As I said in a comment to the question, you should be clear on what is the base class here. Intuitively RestrictedUser should be a subclass of User since the name suggests a more specialized type. (Name having an additional Active Adjective on it.) In your case this is special since this is a limiting adjective which would let you put User as a subclass of RestrictedUser totally fine. I would recommend renaming the two to something like: BasicUser/UserWithId and NonRestrictedUser to avoid the limiting adjective which is the confusing part here.

Hugo
I'd advise this change as well - the base class should have the basic functions that ALL users need, and the subclasses should extend and add to those - OOP doesn't seem to have been designed so support subclasses not being able to do what their parent classes can do.
Knobloch
Yes, it might even make sence to override the implementation of "restricted" method with a securityException
Hugo
Thanks Hugo for the naming tip :)
climatewarrior
A: 

I think you probably made a poor naming choice: I would think RestrictedUser would be a subclass of User, not the other way around, so I'll use UnrestrictedUser as the subclass.
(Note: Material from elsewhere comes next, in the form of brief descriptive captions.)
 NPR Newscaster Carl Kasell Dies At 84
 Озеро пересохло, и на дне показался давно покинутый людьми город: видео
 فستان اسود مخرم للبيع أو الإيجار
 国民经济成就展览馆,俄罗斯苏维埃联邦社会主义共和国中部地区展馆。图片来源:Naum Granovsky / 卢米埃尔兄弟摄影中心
If you upcast an UnrestrictedUser to a RestrictedUser, your reference will only be able to access methods declared in RestrictedUser. However, if you downcast it back to an UnrestrictedUser, you'll have access to all of the methods. Since Java objects know what type they really are, anything that actually is an UnrestrictedUser can always be cast back to it, no matter what type of reference you are using (even an Object). There is unavoidable and part of the language. However, you could hide it behind some sort of proxy, but in your case that probably defeats the purpose.
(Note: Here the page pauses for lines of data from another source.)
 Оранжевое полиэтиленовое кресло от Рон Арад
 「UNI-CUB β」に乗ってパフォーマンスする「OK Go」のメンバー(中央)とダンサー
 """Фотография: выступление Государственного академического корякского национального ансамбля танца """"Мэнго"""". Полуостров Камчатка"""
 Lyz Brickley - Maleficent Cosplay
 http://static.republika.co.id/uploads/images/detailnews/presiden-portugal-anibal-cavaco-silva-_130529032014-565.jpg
Also, in Java, all non-static methods are virtual by default. This means that if UnrestrictedUser overrides some method declared in RestrictedUser, then the UnrestrictedUser version will be used, even if you access it through a RestrictedUser reference. If you need to invoke the parent class version, you can make a non-virtual call by calling RestrictedUser.variableName.someMethod(). However, you probably shouldn't use this very often (the least of the reasons being that it breaks encapsulation).

James
A: 

I also think this question begs another question. How do you plan to call this method? It seems like having a Class heirarchy where subclassing introduces new method signatures will require instanceof checks in callers.

Can you update your question to include a scenario where you would call these methods in question? Perhaps we will be able to help more.

Nathan Feger
A: 

The technical answer has been given by John Calsbeek. I want to think about the design issue. What you are trying to do is prevent some segment of the code, or some developers, from knowing anything about the User class. You want them to treat all Users as if they were RestrictedUsers.

The way you would do that is with permissions. You need to prevent the developers in question having access to the User class. You can probably do that by placing it in a package and restricting access to the package.